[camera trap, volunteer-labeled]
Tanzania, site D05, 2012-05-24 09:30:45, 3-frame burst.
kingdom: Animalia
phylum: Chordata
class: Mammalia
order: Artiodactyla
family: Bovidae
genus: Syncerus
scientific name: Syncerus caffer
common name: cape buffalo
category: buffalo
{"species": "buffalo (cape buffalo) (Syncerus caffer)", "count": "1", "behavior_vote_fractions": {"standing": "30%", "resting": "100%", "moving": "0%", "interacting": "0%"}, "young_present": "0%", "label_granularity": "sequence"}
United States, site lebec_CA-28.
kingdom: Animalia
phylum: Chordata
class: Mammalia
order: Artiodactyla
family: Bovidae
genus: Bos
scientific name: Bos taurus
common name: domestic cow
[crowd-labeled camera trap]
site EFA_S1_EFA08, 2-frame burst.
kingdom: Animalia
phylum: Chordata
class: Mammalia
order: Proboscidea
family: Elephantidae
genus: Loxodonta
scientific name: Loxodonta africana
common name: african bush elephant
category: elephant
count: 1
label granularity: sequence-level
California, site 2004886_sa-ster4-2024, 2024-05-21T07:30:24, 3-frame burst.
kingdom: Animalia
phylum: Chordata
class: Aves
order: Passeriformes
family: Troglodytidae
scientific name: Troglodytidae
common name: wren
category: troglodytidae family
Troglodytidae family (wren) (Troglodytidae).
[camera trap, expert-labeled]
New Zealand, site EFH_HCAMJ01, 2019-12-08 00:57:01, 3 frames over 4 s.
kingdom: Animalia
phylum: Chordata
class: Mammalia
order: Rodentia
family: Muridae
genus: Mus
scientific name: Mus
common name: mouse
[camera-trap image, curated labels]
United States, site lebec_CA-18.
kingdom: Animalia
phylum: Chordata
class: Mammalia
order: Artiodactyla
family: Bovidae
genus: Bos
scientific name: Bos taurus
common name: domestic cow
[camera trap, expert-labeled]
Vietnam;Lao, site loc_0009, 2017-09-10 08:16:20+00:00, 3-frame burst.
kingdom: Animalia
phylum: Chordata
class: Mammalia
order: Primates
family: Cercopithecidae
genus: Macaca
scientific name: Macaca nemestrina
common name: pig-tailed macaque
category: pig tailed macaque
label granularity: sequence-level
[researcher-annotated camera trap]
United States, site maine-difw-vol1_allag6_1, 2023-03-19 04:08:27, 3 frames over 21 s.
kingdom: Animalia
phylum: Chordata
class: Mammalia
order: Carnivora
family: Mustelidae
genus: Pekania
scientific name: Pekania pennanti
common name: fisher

◆ Required action
Every line where "common" appears must be returned from the listing above.

◆ Response for this exercise
common name: cape buffalo
common name: domestic cow
common name: african bush elephant
common name: wren
common name: mouse
common name: domestic cow
common name: pig-tailed macaque
common name: fisher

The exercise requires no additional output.